#### [TO BE DONE]
Change "image" to "scene" in the lines between the one containing "Of the point" and the one containing "Is the skate", inclusive, and give only those lines back with nothing else altered.

#### [RECORDS TO PROCESS]
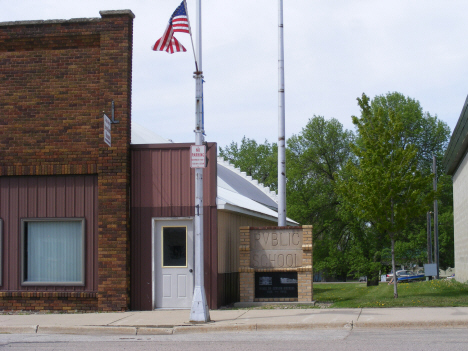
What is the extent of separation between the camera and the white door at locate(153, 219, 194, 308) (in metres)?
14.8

==

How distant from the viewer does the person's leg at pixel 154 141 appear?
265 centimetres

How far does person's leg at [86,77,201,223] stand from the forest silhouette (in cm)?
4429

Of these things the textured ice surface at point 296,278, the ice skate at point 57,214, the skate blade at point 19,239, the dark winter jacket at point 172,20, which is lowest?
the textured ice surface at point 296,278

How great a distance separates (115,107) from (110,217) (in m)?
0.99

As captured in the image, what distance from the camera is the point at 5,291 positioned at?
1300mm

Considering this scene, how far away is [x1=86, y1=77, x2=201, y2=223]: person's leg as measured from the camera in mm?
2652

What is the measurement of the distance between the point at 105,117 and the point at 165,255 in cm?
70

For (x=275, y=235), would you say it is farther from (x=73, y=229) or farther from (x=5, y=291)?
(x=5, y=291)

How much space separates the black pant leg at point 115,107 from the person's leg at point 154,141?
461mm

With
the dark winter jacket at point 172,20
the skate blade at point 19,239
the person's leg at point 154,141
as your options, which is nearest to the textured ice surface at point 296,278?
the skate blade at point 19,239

* * *

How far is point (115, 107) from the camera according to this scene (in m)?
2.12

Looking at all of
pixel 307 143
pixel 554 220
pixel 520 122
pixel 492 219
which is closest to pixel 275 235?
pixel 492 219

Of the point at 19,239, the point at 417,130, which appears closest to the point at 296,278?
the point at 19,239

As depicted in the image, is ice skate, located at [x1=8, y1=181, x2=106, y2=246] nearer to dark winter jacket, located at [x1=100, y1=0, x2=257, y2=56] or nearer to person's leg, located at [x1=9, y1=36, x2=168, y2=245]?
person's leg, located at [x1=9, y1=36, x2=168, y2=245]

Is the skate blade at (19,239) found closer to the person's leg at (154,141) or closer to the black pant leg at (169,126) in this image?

#### [EXERCISE ANSWER]
Of the point at 19,239, the point at 417,130, which appears closest to the point at 296,278?
the point at 19,239

As depicted in the scene, is ice skate, located at [x1=8, y1=181, x2=106, y2=246] nearer to dark winter jacket, located at [x1=100, y1=0, x2=257, y2=56] or nearer to person's leg, located at [x1=9, y1=36, x2=168, y2=245]?
person's leg, located at [x1=9, y1=36, x2=168, y2=245]

Is the skate blade at (19,239) found closer to the person's leg at (154,141) or closer to the black pant leg at (169,126) in this scene?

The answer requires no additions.